== Extract to read ==
[start]
A Flying Visit

We have crossed the half way point in the year and now we officially counting down to the 2019 Queen’s Cup. Less than 6 month to go and preparations are going well. We are about to watch the hibernation of the race course as it begins its winter sleep and we are hard at work in the office making sure that all is as it should be at this time of year.

With all that in mind, it is important to say that there are still race meets that are yet to run this year and just 2 weeks ago was the biggest meeting of the year in Far Hills, NJ.

The American Grand National happens in mid October every year and offers a staggering $450,000.00 purse fund for its main event. Horses literally come in from all over the world for the day, but have you ever asked yourself, how do horses travel from country to country or state to state?
[end]
According to the racing update, what purse does the American Grand National offer for its main event?

== Rows ==
[start]
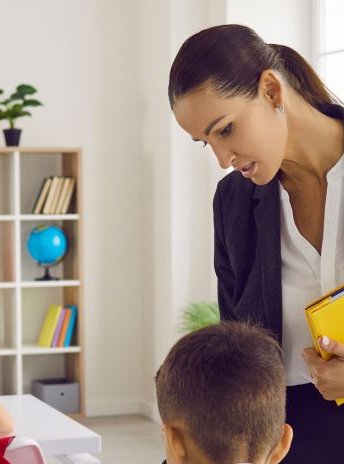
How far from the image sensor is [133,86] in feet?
22.5

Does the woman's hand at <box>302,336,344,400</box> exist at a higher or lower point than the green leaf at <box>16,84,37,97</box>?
lower

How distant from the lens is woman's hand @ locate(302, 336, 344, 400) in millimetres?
1753

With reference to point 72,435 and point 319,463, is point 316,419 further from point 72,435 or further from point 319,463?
point 72,435

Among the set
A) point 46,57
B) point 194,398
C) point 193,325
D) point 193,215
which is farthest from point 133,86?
point 194,398

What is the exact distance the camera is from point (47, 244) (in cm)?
638

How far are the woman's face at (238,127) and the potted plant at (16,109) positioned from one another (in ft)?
14.9

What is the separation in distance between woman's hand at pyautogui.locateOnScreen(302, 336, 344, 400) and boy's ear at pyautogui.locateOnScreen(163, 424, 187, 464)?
1.36 feet

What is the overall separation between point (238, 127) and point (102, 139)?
5.14 metres

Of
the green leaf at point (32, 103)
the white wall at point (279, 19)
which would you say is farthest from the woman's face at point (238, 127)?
the green leaf at point (32, 103)

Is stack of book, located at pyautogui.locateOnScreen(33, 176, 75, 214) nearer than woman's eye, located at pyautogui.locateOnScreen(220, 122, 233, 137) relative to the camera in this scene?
No

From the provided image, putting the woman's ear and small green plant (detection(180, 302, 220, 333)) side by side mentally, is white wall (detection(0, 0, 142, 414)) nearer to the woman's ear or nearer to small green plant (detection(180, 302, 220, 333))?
small green plant (detection(180, 302, 220, 333))

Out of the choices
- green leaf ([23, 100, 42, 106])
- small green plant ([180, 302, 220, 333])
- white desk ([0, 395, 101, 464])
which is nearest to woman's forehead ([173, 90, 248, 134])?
white desk ([0, 395, 101, 464])

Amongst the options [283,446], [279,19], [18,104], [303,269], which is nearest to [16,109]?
[18,104]

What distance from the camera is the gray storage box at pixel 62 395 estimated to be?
646 centimetres
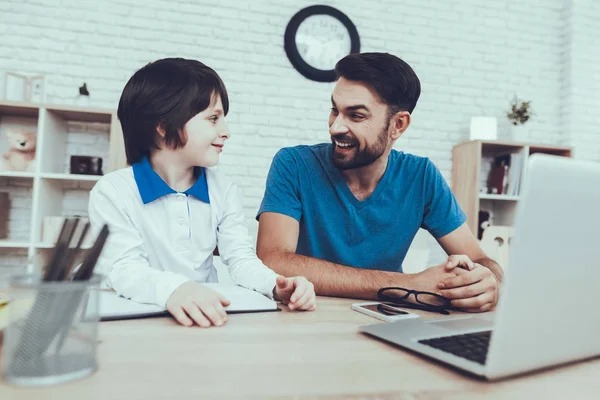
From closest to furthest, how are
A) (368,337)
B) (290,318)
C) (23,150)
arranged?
(368,337) < (290,318) < (23,150)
[end]
== Output ==
It offers a $450,000.00 purse for its main event.